There was another small silence.
‘Is everything,’ Sloan capitulated, ‘all right with you too?’
‘Yes, I think so,’ she said demurely.
‘Good. Er … good. Here, let me take that.’
Mrs Sloan consented to having her shopping-bag carried as they walked down the hospital corridor.
‘The doctors are pleased, then?’ said her husband with unaccustomed heartiness and a wholesale avoidance of the equally germane matter of whether or not Mrs Margaret Sloan was
pleased at being abandoned in the ante-natal clinic.
‘The doctor,’ said Margaret Sloan astringently, ‘was very pleased indeed.’
‘Good. I’m glad to hear it.’
‘But not with me.’
Sloan looked up.
‘He,’ said Margaret Sloan, matron, ‘was pleased with a young lady called Briony.’
‘Ah, he was, was he?’
‘Exceedingly pleased. Mind you,’ she added, ‘Dr Elspin is what I would call a very personable young man.’
Somehow this statement contrived to put Sloan on the wrong foot.
‘Would you?’ he said.
‘Very,’ said Margaret Sloan emphatically.
‘Ah!’
‘Nice manners.’
‘Has he?’
‘For a doctor,’ she said.
‘I see.’
‘And you,’ she said, ‘presumably were – er – caught up with someone called Beatrice?’
‘I was,’ said Sloan carefully. The Ice Maiden was gradually – but ever so gradually – giving way to someone else, someone more like the woman he had married. He didn’t want to say or to do anything that might halt the progression.
‘Aunt to a nurse called Briony, I take it?’ said his wife.
‘That is so. The late Miss Beatrice Wansdyke. I understand that she has a niece on the staff at the hospital.’

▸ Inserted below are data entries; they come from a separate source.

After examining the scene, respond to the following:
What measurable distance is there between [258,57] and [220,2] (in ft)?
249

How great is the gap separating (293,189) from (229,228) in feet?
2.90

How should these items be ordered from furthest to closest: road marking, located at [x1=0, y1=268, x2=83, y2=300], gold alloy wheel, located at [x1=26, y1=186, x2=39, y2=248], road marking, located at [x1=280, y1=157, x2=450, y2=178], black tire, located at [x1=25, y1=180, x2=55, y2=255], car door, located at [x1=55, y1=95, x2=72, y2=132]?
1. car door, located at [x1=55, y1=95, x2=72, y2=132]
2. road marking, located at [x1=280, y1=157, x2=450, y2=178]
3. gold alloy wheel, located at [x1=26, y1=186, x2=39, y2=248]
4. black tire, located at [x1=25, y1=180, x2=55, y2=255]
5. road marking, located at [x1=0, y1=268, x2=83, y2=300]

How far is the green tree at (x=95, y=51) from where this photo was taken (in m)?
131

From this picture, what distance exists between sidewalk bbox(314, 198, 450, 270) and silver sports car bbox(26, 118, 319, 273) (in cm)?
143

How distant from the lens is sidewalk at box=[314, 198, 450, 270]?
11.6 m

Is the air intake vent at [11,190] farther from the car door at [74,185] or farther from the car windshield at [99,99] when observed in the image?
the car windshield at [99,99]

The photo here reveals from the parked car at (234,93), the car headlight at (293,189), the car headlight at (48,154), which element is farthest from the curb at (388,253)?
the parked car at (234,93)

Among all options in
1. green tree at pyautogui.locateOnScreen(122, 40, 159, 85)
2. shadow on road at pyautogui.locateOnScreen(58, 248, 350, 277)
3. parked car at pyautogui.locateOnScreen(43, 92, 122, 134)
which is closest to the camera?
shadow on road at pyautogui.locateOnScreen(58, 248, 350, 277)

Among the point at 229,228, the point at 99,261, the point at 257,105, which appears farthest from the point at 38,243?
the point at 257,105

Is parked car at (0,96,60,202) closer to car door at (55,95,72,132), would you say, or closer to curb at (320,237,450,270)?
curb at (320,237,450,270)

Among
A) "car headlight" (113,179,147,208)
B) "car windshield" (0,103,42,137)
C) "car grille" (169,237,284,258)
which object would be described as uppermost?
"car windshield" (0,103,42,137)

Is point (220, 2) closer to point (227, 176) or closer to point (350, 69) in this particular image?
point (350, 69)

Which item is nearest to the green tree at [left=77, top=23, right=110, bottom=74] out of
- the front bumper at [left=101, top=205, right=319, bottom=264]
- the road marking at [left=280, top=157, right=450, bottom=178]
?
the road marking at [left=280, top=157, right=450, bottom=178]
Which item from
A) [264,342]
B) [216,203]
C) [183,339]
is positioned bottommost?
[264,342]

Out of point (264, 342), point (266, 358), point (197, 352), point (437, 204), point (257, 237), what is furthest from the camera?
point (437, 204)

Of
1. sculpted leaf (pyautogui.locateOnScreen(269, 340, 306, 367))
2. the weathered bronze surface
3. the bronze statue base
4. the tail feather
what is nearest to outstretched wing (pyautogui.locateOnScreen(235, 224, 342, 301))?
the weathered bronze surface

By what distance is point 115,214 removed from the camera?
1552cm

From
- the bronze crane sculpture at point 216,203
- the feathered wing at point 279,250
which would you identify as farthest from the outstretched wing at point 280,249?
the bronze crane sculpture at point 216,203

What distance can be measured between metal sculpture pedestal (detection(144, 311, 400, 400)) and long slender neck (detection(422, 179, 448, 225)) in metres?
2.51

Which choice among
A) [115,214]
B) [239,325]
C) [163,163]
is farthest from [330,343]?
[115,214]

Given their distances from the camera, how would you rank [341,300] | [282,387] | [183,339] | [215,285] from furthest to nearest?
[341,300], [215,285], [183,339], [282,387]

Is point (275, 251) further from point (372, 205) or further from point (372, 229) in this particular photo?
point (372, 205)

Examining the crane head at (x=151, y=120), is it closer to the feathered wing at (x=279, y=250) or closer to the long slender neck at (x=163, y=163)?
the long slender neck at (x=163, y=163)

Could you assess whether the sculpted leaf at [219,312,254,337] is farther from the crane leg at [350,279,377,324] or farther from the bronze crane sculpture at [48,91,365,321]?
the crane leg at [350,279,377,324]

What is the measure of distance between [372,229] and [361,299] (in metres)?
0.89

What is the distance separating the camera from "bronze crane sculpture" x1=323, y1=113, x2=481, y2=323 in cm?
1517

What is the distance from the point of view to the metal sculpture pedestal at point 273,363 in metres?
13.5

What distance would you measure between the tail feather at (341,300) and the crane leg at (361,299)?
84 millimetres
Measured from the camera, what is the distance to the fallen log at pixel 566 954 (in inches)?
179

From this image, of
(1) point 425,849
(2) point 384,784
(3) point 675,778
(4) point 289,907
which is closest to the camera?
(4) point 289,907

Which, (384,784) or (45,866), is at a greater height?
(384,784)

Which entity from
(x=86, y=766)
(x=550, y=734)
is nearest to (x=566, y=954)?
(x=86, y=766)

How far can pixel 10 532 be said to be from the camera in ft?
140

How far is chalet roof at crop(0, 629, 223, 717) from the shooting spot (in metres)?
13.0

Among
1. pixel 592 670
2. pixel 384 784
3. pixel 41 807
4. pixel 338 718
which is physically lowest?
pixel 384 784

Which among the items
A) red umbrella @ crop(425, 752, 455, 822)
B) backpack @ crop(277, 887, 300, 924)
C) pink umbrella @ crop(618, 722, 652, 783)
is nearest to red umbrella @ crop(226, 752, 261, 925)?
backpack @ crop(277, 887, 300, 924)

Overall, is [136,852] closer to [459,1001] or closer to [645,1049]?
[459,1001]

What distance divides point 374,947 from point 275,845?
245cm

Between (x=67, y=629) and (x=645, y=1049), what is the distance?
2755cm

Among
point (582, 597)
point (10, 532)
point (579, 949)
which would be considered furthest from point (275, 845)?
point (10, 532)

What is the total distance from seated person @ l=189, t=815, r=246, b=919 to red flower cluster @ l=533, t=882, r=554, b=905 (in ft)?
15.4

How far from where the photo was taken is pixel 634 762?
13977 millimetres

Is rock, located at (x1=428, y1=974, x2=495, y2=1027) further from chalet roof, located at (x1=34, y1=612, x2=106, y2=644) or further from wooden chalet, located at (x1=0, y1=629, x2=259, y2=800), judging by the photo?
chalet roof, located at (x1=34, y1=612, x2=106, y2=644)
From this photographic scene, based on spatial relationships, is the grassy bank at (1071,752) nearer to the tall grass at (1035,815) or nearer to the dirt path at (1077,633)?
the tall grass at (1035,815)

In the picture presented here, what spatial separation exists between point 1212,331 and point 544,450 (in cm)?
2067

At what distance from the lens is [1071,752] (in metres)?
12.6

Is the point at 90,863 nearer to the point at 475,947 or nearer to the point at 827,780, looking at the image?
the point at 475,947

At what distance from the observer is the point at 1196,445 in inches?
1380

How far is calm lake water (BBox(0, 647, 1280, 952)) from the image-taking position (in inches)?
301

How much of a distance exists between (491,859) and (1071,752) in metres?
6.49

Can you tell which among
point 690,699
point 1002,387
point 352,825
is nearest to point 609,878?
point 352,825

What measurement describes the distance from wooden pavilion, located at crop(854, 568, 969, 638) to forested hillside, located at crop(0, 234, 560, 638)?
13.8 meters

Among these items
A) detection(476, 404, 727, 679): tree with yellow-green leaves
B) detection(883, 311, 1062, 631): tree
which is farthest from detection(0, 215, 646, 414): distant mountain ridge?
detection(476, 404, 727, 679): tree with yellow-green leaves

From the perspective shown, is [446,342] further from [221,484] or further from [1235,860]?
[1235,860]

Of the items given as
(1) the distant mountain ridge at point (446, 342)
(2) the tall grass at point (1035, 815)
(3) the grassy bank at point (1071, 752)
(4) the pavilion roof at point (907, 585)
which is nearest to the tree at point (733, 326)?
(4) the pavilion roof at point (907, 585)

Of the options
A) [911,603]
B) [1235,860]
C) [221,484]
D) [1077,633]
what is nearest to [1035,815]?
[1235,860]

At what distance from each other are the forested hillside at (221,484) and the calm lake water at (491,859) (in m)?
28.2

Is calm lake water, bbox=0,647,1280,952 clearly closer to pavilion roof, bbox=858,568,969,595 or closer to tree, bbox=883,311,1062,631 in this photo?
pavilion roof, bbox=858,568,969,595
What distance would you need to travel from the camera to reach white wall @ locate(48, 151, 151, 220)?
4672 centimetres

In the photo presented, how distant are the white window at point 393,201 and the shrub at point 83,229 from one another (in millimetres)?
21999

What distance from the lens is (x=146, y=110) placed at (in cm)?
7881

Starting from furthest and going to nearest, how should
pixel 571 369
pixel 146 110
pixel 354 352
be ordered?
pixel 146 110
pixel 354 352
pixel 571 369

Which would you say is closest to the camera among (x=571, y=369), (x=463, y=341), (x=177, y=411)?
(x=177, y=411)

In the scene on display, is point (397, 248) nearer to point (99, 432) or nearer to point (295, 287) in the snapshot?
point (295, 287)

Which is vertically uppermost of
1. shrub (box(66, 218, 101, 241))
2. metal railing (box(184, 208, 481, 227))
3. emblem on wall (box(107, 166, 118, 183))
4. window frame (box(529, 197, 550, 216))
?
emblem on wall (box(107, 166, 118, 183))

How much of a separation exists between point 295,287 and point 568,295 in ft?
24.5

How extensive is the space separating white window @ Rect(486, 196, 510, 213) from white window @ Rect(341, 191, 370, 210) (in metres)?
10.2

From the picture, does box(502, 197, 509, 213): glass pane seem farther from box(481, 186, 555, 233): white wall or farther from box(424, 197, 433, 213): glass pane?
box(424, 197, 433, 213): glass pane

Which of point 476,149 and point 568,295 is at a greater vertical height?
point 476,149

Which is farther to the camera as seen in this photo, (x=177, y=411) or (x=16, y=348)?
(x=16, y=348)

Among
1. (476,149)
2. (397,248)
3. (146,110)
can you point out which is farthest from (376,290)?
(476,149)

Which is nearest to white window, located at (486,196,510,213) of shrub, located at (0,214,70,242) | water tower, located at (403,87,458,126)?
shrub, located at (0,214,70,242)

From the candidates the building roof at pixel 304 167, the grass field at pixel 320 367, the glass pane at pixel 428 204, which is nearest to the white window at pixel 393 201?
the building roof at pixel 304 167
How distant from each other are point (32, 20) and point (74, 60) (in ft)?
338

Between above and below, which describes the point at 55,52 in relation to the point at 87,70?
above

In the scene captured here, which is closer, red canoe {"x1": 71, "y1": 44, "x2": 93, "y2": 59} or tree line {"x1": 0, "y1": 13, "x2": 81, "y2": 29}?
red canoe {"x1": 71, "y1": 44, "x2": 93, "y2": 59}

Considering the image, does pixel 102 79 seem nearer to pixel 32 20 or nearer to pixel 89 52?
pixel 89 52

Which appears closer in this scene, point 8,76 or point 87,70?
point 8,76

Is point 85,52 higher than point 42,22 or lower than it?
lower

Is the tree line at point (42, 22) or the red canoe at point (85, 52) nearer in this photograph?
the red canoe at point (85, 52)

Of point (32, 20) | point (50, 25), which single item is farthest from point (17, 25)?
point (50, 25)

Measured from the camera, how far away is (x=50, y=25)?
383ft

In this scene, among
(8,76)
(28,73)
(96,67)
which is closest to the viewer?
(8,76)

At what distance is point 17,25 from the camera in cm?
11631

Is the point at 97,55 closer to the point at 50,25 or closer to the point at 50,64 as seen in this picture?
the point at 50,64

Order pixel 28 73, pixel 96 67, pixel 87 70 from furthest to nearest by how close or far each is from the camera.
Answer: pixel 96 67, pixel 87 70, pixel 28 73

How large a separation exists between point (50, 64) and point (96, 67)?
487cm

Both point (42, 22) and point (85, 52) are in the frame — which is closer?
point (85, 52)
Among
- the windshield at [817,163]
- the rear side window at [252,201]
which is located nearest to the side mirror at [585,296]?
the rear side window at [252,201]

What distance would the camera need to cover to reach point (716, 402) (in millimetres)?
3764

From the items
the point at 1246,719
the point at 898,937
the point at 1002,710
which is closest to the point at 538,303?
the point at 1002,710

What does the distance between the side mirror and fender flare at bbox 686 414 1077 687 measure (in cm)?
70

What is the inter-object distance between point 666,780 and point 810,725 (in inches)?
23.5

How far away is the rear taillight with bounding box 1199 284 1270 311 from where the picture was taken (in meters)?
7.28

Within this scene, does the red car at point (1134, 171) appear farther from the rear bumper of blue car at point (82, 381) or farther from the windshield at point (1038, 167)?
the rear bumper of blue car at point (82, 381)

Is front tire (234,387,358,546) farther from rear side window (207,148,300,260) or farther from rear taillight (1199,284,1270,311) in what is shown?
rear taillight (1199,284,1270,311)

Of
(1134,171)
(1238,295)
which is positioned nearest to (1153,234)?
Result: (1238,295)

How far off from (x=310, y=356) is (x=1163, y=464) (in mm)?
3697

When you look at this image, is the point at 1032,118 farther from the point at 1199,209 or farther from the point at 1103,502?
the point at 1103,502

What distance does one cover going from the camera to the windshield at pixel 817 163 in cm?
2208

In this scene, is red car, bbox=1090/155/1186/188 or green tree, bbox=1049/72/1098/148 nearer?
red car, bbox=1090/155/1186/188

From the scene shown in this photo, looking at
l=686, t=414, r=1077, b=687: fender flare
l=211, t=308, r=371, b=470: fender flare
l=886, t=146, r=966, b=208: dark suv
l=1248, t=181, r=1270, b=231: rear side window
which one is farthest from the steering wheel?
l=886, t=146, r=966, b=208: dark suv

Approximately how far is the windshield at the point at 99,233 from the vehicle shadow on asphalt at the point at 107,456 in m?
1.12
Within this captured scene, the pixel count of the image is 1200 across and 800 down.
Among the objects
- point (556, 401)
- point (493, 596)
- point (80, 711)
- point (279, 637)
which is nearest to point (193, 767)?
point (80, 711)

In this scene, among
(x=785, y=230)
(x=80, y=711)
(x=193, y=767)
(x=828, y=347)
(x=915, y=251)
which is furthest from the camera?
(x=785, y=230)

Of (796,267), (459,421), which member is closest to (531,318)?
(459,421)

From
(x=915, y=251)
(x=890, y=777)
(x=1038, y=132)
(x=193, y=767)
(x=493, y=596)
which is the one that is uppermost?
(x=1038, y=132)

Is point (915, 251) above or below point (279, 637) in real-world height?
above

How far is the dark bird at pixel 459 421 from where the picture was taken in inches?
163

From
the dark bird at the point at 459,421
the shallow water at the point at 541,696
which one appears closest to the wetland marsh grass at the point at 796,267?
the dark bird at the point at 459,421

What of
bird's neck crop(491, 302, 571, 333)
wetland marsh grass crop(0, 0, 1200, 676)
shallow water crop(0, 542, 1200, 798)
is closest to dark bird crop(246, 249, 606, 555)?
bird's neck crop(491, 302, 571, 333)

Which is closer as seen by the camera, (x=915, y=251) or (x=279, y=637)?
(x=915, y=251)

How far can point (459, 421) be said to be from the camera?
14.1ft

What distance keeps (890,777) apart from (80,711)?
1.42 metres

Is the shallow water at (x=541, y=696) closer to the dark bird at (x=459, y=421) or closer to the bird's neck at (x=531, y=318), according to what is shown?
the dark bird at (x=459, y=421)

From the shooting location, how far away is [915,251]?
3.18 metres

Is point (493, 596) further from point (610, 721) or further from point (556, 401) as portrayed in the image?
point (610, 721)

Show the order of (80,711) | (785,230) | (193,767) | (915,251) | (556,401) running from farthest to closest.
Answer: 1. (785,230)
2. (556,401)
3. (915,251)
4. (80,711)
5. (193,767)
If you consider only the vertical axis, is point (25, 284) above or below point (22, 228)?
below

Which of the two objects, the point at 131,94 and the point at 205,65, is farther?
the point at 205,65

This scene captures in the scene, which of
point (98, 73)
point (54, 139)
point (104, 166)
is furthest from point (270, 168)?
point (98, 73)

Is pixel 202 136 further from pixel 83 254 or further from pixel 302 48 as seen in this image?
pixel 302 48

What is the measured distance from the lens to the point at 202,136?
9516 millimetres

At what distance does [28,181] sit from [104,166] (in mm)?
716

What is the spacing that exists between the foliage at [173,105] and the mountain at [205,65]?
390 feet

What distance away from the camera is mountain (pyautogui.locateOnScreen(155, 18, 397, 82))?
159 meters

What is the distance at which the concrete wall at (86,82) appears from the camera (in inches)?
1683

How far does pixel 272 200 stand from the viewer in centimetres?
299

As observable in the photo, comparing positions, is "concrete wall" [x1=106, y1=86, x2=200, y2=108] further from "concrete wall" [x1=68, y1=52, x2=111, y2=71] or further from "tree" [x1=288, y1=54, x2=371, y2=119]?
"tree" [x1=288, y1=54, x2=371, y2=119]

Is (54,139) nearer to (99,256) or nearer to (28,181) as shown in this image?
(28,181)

‘If,’ said Mrs Sloan, ‘what I overheard is anything to go by …’
‘Yes?’
‘She’s going to have a nephew on the staff at the hospital too pretty soon.’
‘Ah.’
‘A nephew-in-law, actually.’
‘I see.’ He listened attentively to her recital of what she had overheard. ‘So now they can get married and before she died they couldn’t?’
‘That was what was implied, certainly,’ said Mrs Margaret Sloan.
‘Well, well, well,’ said Sloan, ‘that is interesting.’
‘I rather thought,’ murmured his wife mischievously, ‘that you wouldn’t think I’d been wasting my time.’
‘Margaret Sloan,’ he said gruffly, ‘I won’t have that from you or anyone else.’ He took a quick look up and down the corridor. They seemed for the moment to be alone. He dropped the shopping basket and put both arms round her. He was delighted to find that the Ice Maiden had melted away completely.